> [GIVEN PROBLEM]: Please reproduce the forum thread about pairing elements from two sorted arrays, word for word and in full.

> [SOURCE PASSAGE]:
━━━━━━━━
This question was already discussed.
On 14 October 2010 15:36, Manish K <[email protected]> wrote:
> Hi,
>
> Take an example :
>
> Array A: {a1,a2,a3,a4,a5}- (sorted decreasingly)
>
> Array B :{b1,b2,b3,b4,b5}- (sorted decreasingly)
>
> First pair is(a1,b1) .
>
> Now for Second pair Compare the sum of (b1,a2) and (a1,b2) whichever is
> greater .
> if (a1,b2) is the second pair then now compare (b1,a2) and (a1,b3) .
>
> Repeat the above process till u will get first n pairs.
> Complexity O(n).
>
>
> Thanks
> Manish
>
> On Thu, Oct 14, 2010 at 3:24 PM, arun raghavendar <[email protected]>wrote:
>
>> Start merging A and B from the tail end for N elements, just like the way
>> you would do it for a merge sort but with a different constraint based on
>> the sum a[i] and b[i]
>>
>> This should work for any value of N, I just hard-coded it for simplicity.
━━━━━━━━
(Dataset records)
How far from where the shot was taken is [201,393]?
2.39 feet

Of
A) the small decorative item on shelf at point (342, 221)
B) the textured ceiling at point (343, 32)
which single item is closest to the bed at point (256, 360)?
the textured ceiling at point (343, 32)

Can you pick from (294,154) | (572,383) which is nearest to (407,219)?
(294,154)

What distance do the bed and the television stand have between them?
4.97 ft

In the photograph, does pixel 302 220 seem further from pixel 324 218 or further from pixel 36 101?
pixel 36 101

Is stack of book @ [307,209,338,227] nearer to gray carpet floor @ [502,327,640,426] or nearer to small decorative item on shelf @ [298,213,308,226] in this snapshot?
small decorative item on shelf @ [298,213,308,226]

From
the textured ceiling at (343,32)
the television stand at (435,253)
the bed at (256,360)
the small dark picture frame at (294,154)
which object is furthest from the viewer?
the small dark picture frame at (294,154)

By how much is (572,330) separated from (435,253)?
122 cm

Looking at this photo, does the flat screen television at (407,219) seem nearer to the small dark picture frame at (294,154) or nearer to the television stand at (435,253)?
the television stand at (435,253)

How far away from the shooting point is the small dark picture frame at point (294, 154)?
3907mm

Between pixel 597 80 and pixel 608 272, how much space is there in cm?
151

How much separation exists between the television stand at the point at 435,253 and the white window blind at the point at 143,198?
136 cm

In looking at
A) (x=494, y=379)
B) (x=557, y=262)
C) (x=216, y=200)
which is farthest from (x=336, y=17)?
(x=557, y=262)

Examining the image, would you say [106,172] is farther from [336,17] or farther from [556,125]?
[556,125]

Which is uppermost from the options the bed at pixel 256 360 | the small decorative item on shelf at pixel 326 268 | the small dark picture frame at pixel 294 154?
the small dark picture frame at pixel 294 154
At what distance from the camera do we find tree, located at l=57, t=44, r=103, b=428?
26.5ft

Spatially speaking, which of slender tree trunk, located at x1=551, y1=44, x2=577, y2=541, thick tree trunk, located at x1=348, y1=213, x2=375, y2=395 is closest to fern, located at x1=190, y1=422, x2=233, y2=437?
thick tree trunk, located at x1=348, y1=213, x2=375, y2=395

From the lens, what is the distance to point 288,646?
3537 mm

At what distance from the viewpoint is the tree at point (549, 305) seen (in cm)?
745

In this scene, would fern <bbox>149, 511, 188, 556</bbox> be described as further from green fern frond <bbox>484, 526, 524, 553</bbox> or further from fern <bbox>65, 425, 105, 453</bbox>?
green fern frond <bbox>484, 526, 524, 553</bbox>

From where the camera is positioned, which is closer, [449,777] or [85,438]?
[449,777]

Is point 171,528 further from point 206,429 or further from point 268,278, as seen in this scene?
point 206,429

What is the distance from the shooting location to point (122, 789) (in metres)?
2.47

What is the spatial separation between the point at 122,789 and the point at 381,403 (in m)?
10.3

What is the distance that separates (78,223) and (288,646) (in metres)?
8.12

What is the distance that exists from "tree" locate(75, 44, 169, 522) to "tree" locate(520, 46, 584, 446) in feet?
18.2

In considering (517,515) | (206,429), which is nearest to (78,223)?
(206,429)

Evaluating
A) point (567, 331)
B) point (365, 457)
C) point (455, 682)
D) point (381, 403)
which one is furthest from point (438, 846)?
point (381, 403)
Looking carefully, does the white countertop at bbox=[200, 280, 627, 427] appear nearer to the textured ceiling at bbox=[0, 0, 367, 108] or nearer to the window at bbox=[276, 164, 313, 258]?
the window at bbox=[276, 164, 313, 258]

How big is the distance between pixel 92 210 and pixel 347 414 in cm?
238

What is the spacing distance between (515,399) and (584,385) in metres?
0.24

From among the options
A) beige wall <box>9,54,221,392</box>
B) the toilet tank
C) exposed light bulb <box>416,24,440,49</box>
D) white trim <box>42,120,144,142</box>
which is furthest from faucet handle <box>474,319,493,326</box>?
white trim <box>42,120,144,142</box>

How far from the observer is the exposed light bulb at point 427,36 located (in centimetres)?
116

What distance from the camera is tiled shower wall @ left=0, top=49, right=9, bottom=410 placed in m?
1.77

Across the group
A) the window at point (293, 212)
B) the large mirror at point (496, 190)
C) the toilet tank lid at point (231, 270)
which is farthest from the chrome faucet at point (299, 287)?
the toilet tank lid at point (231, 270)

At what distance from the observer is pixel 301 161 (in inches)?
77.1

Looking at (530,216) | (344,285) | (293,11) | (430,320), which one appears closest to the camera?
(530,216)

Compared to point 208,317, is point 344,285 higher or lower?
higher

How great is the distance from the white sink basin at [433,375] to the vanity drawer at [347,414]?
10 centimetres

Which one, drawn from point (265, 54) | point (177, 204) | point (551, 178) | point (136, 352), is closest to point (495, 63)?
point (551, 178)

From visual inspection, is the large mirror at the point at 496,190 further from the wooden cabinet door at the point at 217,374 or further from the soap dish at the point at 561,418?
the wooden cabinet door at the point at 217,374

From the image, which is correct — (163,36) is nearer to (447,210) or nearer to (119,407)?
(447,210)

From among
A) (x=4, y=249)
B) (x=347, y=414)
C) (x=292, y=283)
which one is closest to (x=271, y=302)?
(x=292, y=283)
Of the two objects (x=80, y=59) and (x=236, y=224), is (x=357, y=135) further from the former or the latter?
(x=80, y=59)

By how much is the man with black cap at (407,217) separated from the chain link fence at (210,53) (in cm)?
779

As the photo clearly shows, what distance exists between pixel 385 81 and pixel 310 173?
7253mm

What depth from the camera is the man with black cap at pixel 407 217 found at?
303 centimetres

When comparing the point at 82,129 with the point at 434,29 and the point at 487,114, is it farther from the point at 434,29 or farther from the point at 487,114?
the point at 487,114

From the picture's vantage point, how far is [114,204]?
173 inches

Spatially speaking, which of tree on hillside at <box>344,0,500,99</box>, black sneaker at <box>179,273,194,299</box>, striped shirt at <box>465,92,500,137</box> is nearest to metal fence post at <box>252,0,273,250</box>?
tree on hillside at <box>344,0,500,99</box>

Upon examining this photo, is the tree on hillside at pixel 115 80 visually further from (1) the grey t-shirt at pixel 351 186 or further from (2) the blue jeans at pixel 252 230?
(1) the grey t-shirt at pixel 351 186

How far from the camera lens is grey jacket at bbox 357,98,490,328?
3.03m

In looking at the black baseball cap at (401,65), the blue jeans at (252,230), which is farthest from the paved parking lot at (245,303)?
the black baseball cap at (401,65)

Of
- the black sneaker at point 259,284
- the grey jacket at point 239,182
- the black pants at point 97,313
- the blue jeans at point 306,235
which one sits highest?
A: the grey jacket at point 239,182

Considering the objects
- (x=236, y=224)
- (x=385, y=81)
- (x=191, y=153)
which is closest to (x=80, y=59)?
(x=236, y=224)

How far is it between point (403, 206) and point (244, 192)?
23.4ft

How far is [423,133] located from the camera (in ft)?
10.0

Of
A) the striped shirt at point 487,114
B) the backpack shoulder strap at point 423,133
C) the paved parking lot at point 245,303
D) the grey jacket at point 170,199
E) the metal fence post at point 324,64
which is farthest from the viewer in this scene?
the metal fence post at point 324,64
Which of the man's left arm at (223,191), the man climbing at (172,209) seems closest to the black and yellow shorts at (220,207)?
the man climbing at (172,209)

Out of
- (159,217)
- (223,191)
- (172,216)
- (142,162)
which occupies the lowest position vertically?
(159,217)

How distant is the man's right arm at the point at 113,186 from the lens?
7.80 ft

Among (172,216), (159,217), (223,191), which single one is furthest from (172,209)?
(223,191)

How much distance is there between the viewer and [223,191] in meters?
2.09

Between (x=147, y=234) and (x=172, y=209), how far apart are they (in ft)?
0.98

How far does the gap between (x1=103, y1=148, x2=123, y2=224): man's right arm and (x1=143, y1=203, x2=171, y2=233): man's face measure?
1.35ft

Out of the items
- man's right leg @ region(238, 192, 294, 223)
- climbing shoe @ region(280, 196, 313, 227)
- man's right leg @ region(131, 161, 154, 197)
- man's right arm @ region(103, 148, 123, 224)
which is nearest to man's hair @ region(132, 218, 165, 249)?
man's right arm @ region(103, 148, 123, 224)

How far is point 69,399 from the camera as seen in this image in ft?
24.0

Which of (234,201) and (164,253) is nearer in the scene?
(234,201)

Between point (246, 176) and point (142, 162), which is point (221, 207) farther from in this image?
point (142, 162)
━━━━━━━━
> [TASK OUTPUT]:
This question was already discussed.
On 14 October 2010 15:36, Manish K <[email protected]> wrote:
> Hi,
>
> Take an example :
>
> Array A: {a1,a2,a3,a4,a5}- (sorted decreasingly)
>
> Array B :{b1,b2,b3,b4,b5}- (sorted decreasingly)
>
> First pair is(a1,b1) .
>
> Now for Second pair Compare the sum of (b1,a2) and (a1,b2) whichever is
> greater .
> if (a1,b2) is the second pair then now compare (b1,a2) and (a1,b3) .
>
> Repeat the above process till u will get first n pairs.
> Complexity O(n).
>
>
> Thanks
> Manish
>
> On Thu, Oct 14, 2010 at 3:24 PM, arun raghavendar <[email protected]>wrote:
>
>> Start merging A and B from the tail end for N elements, just like the way
>> you would do it for a merge sort but with a different constraint based on
>> the sum a[i] and b[i]
>>
>> This should work for any value of N, I just hard-coded it for simplicity.